Known Issues & Active Problems¶
[!warning] Infrastructure Health Summary Critical Issues: 2 Warnings: 4 Healthy: Cluster operational, most services running
Critical Issues¶
1. ELK Stack Completely Offline 🔴¶
Severity: Critical Impact: No centralized logging infrastructure Services Affected: Elasticsearch, Logstash, Logstash-cacher, Kibana
[!danger] Blind Operations Mode Without the ELK stack, there is no centralized log aggregation or analysis. Troubleshooting requires direct container/service log access.
Current Status: - Elasticsearch: 0/0 replicas (scaled down) - Logstash: 0/0 replicas (scaled down) - Logstash-cacher: 0/0 replicas (GELF endpoint offline) - Kibana: 0/0 replicas (no UI access)
Investigation Points: - Why were these services scaled to zero? - Disk space issues on node 201? - Performance problems leading to manual shutdown? - Resource constraints?
Workarounds:
# View individual service logs
docker service logs -f <service-name>
# Check container logs on specific node
ssh 100.1.100.202
docker logs <container-id>
# Use Grafana for metrics (partial visibility)
http://100.1.100.201:3010
Full Investigation: [[ELK-Stack-Offline|ELK Stack Offline Troubleshooting]]

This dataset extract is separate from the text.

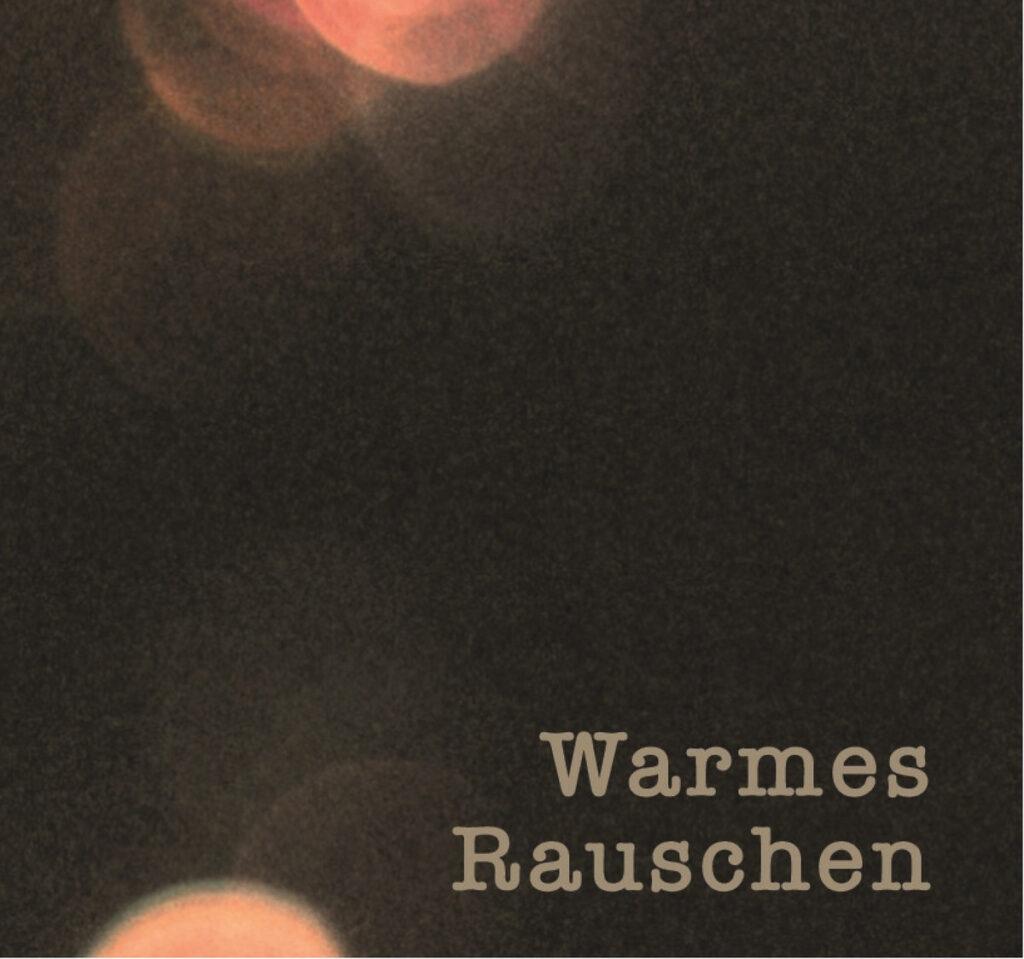 Warmes Rauschen – Cover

2. Storage Near Critical Capacity 🔴¶
Severity: Critical Impact: Risk of service failures, database corruption, failed writes Affected Mounts: Multiple NFS mounts at 92% capacity
Current Utilization: | Mount | Total | Used | Available | Use% | |-------|-------|------|-----------|------| | /nfs_data | 3.0T | 2.8T | 254G | 92% | | /nfs_media | 3.0T | 2.8T | 254G | 92% | | /nfs_media_lib | 3.0T | 2.8T | 254G | 92% | | /nfs_service | 3.0T | 2.8T | 254G | 92% | | /nfs_personal | 503G | 379G | 124G | 76% |
[!caution] Shared Storage Multiple mount points share the same underlying 3TB volume on OMV server (100.1.100.199). Effective available space is ~254GB total.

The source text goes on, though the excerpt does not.